A link to the Virustotal analysis is the very first link in this blog post.
http://www.virustotal.com/file-scan/report.html?id=1cc214cee10f02d37359c0e3d04fd57899333c4b1eaa81489c74e5c2fa17c3a8-1324068153
What ever happened to picking targets that didn’t make you a total scumbag? Seniors? Amnesty Int.? Come on blackhats, class it up a bit.
Going back up the tree a few levels to http://3max.com.br/cgi-bin/ , it says “By TeaM MosTa” – See: http://www.zone-h.org/archive/notifier=TEAM%20MOSTA
That doesn’t tie in with the anti-dissident theory very well. Maybe the amnesty hackers just used an already compromised server. Or did they just put “By TeaM MosTa” as a misdirect?
it looks that this particular malware sample tries to post data with IP 209.40.98.173 on port 443 but it does not use https as protocol
Whois:
NetRange: 209.40.96.0 – 209.40.127.255
CIDR: 209.40.96.0/19
OriginAS:
NetName: HOPONE-DCA2-4
NetHandle: NET-209-40-96-0-1
Parent: NET-209-0-0-0-0
NetType: Direct Allocation
RegDate: 1999-04-28
Updated: 2005-09-26
Ref: http://whois.arin.net/rest/net/NET-209-40-96-0-1
OrgName: HopOne Internet Corporation
OrgId: HOPO
Address: 3311 South 120th Place
City: Tukwila
StateProv: WA
PostalCode: 98168-5125
Country: US
RegDate: 1999-12-02
Updated: 2008-10-04
Comment: HopOne Internet Corp.(R)
Comment: “The Foundation of Internet Success.”(R)

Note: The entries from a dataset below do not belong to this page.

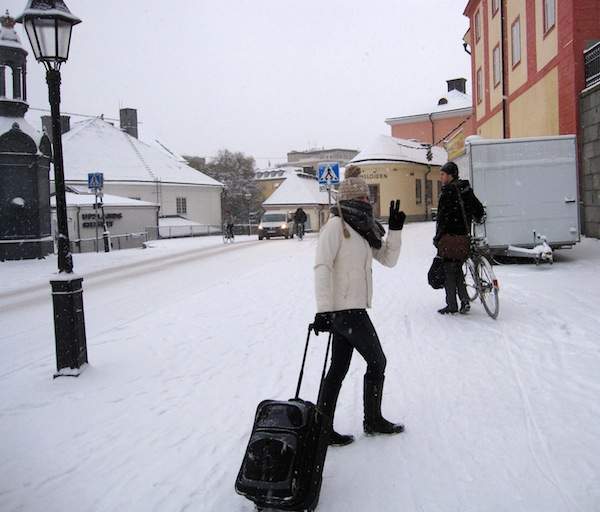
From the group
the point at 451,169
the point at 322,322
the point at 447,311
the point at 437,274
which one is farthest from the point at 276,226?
the point at 322,322

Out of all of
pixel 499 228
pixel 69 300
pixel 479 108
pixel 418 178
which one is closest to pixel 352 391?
pixel 69 300

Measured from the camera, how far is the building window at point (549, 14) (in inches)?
691

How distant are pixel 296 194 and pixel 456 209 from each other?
2065 inches

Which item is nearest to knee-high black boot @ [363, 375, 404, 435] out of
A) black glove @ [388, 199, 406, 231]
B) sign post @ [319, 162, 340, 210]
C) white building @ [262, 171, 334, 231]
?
black glove @ [388, 199, 406, 231]

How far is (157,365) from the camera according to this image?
6.42 m

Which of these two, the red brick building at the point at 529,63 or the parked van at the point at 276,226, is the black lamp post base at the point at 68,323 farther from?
the parked van at the point at 276,226

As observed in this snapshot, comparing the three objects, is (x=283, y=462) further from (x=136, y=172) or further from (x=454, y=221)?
(x=136, y=172)

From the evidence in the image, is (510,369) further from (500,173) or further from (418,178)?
(418,178)

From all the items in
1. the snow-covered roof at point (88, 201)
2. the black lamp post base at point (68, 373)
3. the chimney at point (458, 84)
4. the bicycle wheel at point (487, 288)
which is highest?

Comment: http://www.hopone.net
Ref: http://whois.arin.net/rest/org/HOPO
Interesting. The UK site was hit earlier this year, you’d think they would be a bit more sensitive to it…the group has been busy…
https://www.securelist.com/en/blog/208188089/Democratic_Party_of_Hong_Kong_Website_Compromised_and_Serving_Spyware
http://news.softpedia.com/news/Drive-By-Download-Attack-Launched-from-Amnesty-International-UK-Website-195507.shtml
https://www.securelist.com/en/blog/2332/Firefox_Tricked_Current_0day
I have no idea exactly what the situation is for “human rights activists” (quotes not intended to signify anything other than quoting Brian’s article) and other people the powers that be don’t like in China but I would have imagined many of them would be using Tor and a safe browser setup, one that won’t run Java applets in other words.

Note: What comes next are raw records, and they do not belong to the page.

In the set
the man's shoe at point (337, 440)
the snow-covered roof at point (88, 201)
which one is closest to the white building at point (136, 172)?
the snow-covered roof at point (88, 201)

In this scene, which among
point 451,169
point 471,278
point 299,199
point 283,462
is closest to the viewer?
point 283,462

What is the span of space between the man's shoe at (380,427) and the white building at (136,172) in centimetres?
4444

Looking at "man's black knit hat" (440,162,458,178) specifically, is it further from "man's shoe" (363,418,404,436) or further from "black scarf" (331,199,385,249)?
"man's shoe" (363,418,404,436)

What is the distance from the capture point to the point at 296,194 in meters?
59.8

But like I said, I have no idea …
Upon further consideration I guess it’s probably activists outside China that they’re targetting right?
I propose the trap is not for human rights advocates but for those wanting to give charitably to an organization often linked to fundraising campaigns at Holiday Season and for End of year tax deductions.
The scam could be as simple as find a vulnerable organization persons with money donate to. Install a drive by Trojan that would then be used later to empty their bank accounts sit back and wait as people flock to donate at the end of the year.
I hope Redcross, Salvation Army, etc get scanned & double checked.
btw, one of the russian “political prisoners”, Pavel Vroublevsky, was out of jail today, 23th December. Two weeks ago some articles of the Criminal Code were liberalized, and there was no way to arrest Pavel more than for half a year before the court. But he’s still waiting for the decisions, and could be punished up to 5 years in jail.
hi!
i hope its ok to ask this slieghtly off topic question.
is it secure to have java web start active, and the browser plugin deactivated?
version is up to date.
You’ve got it all mixed up mate … remove any Java related startup entries, *activate* the web browser plugin for security reasons and *do not* run the web start module while connected to the internet.